As if the Triangle ADB, where the side AB is 335, and the side AD 100, and the Angle BAD 43 gr. 20 m. If I let down the Perpendicular, DH upon the side AB, I shall have two Rectangle Triangles, AHD, DHB; and in the Rectangle AHD, the Angle at A being 43 gr. 20 m. the other Angle ADH will be 46 gr. 40 m. and with these Angles and the side AD, I may find both AH ans DH, by the first Proposition.
Or I may find the Angles required, without setting down any Perpendicular. For,
- As the sum of the sides, is to the difference of the sides:
- So is the Tangent of the half sum of the opposite Angels, to the tangent of half the difference between those Angles.
As in the former Triangle ADB, the sum of the sides AB, AD, is 435, and the difference between them 235; the Angle contained 43 gr. 20 m. and therefore the sum of the two opposite Angles 136 gr. 40 m. and the half sum 68 gr. 20 m. Hereupon I extend the Compasses in the Line of Numbers from 435 to 235, and find them to reach in the Lines of Tangents from 68 gr. 20 m. unto 53 gr. 40 m. and such is the half difference between the opposite Angles at B and D. This half difference being added to the half sum, doth give 122 gr. for the greater Angle ADB: and being subtracted, it leaveth 14 gr. 40 m. for the lesser Angle ABD, then the three Angles being known, the third side BD may be found by the first Proposition.
4. Having the three sides of a right Line Triangle, to find the three Angles.
Let one of the three sides given be the Base, but rather the greater side, that the Perpendicular may fall within the Triangle; then gather the sum, and the difference of the other two sides, and the proportion will hold.
- As the Base of the triangle, is to the sum of the sides:
- So the difference of the sides to a fourth, which being taken forth of the Base, the Perpendicular shall fall on the middle of the remainder.
As in the former Triangle ADB, where the Base AB is 335, the sum of the sides AD and DB 371, and the difference of them 171. If I extend the Compasses in the Line of Numbers from 335 unto 371, I hsal find the same entent to reach from 171 unto 189.4. This fourth Number I take out of the Base 335.0. and the remainder is 145.6, the half whereof is 72.8, and doth shew the distance from A unto H, where the Perpendicular shall fall, from the Angle D, upon the Base AB, dividing the former Triangle ADB into two right Angle Triangles, DHA and DHB, in which the Angles may be found by the second Proposition.

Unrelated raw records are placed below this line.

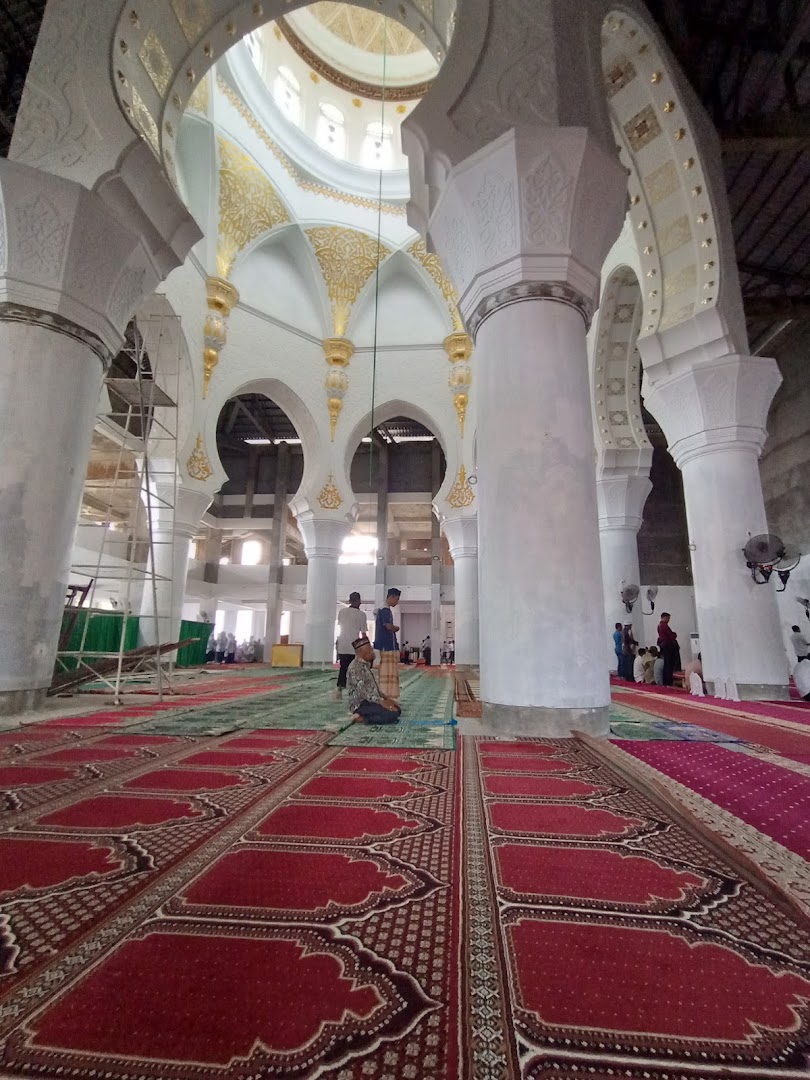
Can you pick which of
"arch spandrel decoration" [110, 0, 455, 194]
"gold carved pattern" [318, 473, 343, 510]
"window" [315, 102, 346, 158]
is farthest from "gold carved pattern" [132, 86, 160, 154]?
"window" [315, 102, 346, 158]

And this may suffice for the right Line Traingles, but for the more easie protraction of these Triangles, I will set down one more Proposition more concerning Chods.

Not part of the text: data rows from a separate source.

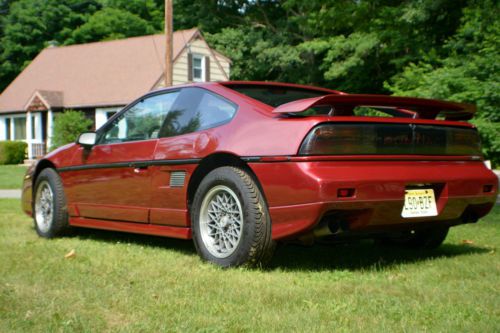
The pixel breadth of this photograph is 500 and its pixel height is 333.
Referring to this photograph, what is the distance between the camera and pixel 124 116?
6.30 m

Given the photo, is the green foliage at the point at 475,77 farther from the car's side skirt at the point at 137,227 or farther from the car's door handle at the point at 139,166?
the car's door handle at the point at 139,166

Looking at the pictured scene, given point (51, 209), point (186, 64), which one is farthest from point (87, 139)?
point (186, 64)

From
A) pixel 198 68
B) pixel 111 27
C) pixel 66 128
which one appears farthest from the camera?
pixel 111 27

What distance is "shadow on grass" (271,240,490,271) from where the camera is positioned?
4.97m

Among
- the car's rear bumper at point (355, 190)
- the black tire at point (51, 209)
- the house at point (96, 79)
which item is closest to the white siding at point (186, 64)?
the house at point (96, 79)

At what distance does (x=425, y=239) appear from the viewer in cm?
Answer: 572

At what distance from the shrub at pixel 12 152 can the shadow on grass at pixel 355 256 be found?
1046 inches

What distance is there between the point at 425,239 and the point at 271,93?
182 cm

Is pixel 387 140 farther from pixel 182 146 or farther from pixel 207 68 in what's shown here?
pixel 207 68

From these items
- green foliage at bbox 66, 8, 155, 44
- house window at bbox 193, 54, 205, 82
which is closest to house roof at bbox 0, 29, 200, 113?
house window at bbox 193, 54, 205, 82

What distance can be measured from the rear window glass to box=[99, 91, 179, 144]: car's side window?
2.36 feet

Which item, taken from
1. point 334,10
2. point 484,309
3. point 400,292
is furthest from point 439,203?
point 334,10

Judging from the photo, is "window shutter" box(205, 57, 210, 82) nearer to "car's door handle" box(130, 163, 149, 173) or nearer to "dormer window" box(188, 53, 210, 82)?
"dormer window" box(188, 53, 210, 82)

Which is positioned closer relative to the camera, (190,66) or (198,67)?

5. Having the Semidiameter of a Circle, to find the Chord of the Ark.
- As the Sine of the Semiradius of 32 gr. to the Sine of half the Ark proposed:
- So ist the Semidiameter of the Circle given, to the Chord of the same Ark.
As if in the protracting te former Triangle ADB, it were required to find the length of a Chord of 43 gr. 20 m agreeing to the Semidiameter AE, which is known to be three Inches. The half of 43 gr. 20 m. is 21 gr. 20 m. wherefore I extend the Compasses from the Sine of 30 gr. to the Sine of 21 gr. 20m. and I find the same extent to reach in the Line of Numbers from 3.000 parts to 2.215. which shews, that the Semidiameter being three Inches, the Chord of 43 gr. 20 m. will be 2 Inches and 215 parts of 100.
In like manner the Cord of 58 gr. agreeing to the same Semidiameter, would be found to be 2 inches and 909 parts. For half of 58 being 29; if I extend the Compasses in the Line of Sines from 30 gr. to 29 gr. the same extent will reach in the Line of Numbers from 3.000 unto 2.909.
Or in Cross work, if I extend the Compasses from the Sine of 30 gr. unto 3.000 in the Line of Numbers, I shall find the same extent to reach from 21 gr. 40 m. to 2.215 parts, and from 29 gr. to 2.909 parts, and from 7 gr. 20 m. to 795 parts; for the Cord of 14 gr. 40 m. for the third Angle ABD.